* [WHAT THIS TASK INVOLVES] From the passage on frame synchronization in wireless networks, list each specific device type it names as an alternative way to implement CPE units 104 through 114.

* [PASSAGE]
┄┄┄┄┄┄┄┄┄┄

For this example embodiment, system 100 includes a BS 102, and a plurality of CPE units 104 through 114. In a different embodiment, BS 102 may be implemented as a Base Transceiver Station (BTS) or other suitable network control unit. Similarly, in a different embodiment, CPE units 104 through 114 may be implemented as Mobile Stations (MSs), Active Terminals (ATs), Mobile Terminals (MTs), mobile transceivers, or other suitable wireless devices. In any event, the radio coverage area of BS 102 is indicated generally by the ellipse 116.

FIGS. 2A, 2B and 2C are related pictorial diagrams depicting a plurality of frame structures 200a, 200b, 200c that can be used for improving frame synchronization and channel estimation in wireless networks, in accordance with one or more example embodiments of the present invention. For example, frame structures 200a, 200b, 200c may be used for frame synchronization and channel estimation in the example system 100 depicted in FIG. 1. For one or more embodiments, the frame structures 200a, 200b, 200c are generated, scheduled and transmitted by a BS (e.g., BS 102), and received and decoded by one or more CPEs (e.g., CPE units 104 through 114).

Referring now to FIG. 2A, for one or more example embodiments, structure 200a may be implemented as a superframe structure in a periodic frame scheduling scheme. In this example, a superframe includes a plurality of frames. The time duration of a superframe can be predetermined and designed to be long enough to achieve a desired high level of spectral efficiency. Also, a superframe can be designed to be short enough to allow the detection of the emergence of incumbent users (i.e., primary users) within a predetermined time period (e.g., defined as 2 seconds in the IEEE 802.22 Functional Requirement Document). Note that although a superframe structure is used for some embodiments, the present invention is not intended to be so limited and other embodiments can be implemented independently of a superframe structure.

┄┄┄┄┄┄┄┄┄┄

(Outline records)

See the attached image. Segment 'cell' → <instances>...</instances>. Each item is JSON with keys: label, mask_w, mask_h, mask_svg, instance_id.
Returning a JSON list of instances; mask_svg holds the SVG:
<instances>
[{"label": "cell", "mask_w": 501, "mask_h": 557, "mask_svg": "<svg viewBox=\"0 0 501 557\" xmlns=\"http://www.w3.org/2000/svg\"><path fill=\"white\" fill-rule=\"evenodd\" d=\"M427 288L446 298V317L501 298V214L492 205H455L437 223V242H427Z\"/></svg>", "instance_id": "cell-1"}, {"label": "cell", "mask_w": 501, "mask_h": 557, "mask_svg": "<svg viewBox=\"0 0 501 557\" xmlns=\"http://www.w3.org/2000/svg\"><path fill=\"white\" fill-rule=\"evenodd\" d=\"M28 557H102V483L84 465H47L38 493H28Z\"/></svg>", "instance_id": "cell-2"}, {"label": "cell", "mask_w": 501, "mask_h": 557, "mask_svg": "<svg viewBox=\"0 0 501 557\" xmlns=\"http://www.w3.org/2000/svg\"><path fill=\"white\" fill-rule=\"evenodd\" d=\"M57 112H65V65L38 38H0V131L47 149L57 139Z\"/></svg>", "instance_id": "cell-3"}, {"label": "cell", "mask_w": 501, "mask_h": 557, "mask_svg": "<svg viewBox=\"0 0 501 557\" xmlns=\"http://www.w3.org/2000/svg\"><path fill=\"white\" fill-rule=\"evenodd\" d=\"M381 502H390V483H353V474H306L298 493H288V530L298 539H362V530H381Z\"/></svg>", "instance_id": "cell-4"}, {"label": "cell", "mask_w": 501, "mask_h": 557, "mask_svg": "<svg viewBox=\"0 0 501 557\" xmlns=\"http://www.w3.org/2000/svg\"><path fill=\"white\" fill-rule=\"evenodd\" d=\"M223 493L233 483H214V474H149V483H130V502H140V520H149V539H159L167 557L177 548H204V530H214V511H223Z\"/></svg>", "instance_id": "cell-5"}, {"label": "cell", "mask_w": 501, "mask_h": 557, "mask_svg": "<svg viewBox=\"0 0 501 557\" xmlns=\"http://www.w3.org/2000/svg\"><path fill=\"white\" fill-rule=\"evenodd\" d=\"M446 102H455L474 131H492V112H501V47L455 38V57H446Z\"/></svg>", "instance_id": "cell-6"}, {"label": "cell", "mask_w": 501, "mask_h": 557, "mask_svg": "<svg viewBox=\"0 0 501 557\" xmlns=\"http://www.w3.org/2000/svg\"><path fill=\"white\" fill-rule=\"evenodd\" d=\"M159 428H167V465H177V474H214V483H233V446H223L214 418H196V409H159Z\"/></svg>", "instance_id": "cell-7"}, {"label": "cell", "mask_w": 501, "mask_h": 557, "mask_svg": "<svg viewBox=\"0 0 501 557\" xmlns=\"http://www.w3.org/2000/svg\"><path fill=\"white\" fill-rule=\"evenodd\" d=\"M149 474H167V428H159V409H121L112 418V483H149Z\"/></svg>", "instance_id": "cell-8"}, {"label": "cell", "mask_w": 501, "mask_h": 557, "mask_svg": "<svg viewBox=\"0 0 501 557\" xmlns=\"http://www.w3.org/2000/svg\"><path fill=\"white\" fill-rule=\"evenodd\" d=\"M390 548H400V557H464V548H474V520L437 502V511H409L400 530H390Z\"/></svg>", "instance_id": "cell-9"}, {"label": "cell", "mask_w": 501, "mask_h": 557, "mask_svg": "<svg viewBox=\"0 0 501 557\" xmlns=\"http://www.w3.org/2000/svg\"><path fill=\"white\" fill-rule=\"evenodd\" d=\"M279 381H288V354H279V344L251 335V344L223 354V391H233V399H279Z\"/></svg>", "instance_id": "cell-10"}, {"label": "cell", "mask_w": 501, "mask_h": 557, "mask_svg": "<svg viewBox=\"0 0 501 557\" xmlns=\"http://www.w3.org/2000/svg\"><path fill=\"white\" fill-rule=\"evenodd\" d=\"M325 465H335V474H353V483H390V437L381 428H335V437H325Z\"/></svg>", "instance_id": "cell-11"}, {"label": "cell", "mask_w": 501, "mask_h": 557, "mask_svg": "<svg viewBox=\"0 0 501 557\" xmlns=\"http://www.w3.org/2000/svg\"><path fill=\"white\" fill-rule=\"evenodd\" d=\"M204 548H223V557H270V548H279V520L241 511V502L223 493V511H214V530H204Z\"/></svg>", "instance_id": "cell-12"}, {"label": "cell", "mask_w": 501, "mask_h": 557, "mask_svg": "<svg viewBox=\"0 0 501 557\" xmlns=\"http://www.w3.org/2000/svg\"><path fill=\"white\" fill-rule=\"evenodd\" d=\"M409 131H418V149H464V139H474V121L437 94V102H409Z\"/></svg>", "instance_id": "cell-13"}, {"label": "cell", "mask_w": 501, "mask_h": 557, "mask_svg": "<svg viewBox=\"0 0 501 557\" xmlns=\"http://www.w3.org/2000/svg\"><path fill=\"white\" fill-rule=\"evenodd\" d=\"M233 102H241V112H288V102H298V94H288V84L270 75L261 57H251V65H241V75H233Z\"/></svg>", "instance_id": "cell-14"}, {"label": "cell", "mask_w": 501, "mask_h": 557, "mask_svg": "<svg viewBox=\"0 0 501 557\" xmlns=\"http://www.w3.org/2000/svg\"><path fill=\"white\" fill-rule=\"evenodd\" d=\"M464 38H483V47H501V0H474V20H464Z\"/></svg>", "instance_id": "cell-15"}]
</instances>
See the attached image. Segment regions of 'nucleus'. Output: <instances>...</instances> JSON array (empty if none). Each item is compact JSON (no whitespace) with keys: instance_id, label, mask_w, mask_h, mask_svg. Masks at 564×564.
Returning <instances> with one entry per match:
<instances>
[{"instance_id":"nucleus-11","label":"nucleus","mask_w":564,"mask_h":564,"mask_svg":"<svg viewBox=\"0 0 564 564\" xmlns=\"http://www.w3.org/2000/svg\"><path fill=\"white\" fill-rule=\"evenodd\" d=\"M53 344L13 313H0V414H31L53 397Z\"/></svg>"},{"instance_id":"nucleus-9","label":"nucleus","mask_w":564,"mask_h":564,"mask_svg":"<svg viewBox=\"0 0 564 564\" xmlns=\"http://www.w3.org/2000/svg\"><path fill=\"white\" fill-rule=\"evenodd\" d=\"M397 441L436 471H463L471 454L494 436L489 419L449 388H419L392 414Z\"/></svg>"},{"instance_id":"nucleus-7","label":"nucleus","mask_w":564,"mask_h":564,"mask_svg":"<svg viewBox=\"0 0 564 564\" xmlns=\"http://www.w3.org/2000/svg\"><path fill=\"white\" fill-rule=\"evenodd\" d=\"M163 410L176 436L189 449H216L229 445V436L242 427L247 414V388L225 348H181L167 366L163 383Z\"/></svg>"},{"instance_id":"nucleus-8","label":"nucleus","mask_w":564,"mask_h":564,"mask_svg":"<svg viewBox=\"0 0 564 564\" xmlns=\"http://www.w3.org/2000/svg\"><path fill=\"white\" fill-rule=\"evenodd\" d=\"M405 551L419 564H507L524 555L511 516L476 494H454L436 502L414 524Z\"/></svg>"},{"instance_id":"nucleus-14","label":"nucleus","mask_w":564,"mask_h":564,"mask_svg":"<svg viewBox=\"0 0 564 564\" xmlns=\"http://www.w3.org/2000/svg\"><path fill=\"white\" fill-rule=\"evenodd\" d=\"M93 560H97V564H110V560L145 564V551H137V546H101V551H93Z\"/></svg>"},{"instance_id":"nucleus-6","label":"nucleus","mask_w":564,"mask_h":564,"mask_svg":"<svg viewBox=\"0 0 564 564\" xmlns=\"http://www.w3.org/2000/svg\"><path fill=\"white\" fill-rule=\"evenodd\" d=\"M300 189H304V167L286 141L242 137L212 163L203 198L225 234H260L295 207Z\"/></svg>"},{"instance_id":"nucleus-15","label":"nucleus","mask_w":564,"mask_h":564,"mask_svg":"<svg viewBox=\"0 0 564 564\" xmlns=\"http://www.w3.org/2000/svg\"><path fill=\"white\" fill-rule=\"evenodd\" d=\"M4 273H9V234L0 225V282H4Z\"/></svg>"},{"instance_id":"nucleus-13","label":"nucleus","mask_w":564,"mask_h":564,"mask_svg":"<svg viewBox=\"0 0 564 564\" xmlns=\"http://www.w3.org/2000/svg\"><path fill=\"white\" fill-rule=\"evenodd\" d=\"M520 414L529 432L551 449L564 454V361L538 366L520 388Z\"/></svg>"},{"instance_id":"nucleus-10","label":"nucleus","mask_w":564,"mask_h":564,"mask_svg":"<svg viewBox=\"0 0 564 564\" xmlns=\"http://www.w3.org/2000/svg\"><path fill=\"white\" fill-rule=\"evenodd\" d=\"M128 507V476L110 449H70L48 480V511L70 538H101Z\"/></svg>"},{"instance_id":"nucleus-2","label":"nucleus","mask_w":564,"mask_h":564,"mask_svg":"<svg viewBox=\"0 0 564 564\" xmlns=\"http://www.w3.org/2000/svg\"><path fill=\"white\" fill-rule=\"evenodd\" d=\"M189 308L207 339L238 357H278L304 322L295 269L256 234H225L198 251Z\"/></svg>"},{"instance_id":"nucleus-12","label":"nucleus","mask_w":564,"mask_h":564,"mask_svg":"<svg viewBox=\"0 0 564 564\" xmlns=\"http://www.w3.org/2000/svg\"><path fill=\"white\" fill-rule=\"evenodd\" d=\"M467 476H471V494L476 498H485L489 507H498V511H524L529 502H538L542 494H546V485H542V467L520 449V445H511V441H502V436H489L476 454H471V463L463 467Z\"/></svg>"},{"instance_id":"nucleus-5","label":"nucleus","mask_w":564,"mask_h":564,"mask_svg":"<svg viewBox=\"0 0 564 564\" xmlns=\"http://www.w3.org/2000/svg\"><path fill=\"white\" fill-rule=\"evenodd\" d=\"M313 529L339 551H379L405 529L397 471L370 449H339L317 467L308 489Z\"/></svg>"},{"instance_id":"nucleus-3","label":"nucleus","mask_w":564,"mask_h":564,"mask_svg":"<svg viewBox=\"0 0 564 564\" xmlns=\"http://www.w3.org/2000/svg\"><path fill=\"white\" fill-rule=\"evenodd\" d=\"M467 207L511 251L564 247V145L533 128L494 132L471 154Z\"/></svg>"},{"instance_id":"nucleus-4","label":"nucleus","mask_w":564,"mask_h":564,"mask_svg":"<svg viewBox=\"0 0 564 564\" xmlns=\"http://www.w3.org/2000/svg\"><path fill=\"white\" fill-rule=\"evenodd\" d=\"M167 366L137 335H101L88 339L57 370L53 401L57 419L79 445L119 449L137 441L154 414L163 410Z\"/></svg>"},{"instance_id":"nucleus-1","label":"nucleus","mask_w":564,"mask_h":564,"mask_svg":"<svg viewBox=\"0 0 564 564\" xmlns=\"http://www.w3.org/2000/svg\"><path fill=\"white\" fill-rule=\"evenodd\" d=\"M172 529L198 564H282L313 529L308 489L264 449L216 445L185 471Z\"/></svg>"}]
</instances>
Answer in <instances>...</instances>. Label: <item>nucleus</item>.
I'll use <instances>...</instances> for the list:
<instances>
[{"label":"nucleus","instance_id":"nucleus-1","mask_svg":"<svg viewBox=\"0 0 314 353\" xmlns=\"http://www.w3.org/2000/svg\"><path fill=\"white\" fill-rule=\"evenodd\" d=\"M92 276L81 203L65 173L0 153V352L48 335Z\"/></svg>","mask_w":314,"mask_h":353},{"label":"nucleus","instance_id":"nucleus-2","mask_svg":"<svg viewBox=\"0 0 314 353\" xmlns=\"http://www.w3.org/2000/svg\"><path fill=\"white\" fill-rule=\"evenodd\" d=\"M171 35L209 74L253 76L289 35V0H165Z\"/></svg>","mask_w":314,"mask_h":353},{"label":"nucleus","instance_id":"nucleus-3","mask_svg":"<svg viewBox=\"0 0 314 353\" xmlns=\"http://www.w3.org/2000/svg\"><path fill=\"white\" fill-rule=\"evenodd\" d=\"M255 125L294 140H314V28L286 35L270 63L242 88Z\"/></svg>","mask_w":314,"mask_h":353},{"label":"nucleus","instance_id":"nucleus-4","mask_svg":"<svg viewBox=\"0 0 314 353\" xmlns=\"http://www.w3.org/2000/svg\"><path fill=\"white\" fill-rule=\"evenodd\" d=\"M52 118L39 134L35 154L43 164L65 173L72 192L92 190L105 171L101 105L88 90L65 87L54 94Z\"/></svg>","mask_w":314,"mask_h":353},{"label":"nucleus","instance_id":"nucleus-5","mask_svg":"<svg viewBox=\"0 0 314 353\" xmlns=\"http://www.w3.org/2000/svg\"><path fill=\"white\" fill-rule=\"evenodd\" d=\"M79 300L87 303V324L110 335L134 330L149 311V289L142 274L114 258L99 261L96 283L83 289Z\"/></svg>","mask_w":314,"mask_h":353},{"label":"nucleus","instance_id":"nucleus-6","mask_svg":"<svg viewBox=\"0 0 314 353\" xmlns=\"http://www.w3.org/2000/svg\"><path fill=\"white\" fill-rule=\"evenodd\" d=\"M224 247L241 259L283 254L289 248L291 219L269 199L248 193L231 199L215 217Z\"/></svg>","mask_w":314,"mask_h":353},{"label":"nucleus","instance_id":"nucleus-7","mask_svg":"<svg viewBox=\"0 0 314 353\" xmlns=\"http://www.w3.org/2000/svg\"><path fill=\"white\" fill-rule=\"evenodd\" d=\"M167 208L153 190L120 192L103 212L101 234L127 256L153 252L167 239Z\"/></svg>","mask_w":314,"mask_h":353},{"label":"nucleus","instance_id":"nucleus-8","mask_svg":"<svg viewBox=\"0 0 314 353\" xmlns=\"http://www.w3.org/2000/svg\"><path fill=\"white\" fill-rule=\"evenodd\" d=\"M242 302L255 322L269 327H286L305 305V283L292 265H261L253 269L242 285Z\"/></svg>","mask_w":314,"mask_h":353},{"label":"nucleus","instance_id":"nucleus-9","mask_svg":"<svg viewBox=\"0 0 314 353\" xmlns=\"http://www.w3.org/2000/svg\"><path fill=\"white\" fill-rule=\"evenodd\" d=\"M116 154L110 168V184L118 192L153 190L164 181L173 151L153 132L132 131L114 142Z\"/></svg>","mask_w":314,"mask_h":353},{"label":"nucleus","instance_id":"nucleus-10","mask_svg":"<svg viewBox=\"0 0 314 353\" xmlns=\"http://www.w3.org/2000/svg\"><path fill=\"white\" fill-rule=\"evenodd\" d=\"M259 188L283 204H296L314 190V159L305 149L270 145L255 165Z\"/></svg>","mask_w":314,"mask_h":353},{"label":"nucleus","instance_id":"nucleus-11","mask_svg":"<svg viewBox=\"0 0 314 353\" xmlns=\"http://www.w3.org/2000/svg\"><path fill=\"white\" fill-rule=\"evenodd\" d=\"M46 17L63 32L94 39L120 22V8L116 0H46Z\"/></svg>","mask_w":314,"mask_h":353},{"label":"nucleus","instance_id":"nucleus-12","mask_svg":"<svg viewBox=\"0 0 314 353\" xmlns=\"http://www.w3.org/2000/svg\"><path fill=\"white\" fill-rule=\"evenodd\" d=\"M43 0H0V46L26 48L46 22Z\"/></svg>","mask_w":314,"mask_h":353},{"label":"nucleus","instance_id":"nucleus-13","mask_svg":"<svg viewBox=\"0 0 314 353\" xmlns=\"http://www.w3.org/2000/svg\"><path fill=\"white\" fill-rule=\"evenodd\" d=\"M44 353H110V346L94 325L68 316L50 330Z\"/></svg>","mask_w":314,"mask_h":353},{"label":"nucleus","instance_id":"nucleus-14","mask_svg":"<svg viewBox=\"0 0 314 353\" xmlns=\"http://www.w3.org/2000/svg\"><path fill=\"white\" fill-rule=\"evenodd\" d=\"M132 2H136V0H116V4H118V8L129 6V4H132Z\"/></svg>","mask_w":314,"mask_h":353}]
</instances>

┄┄┄┄┄┄┄┄┄┄

* [SOLUTION TO THIS EXERCISE]
- Mobile Stations (MSs)
- Active Terminals (ATs)
- Mobile Terminals (MTs)
- mobile transceivers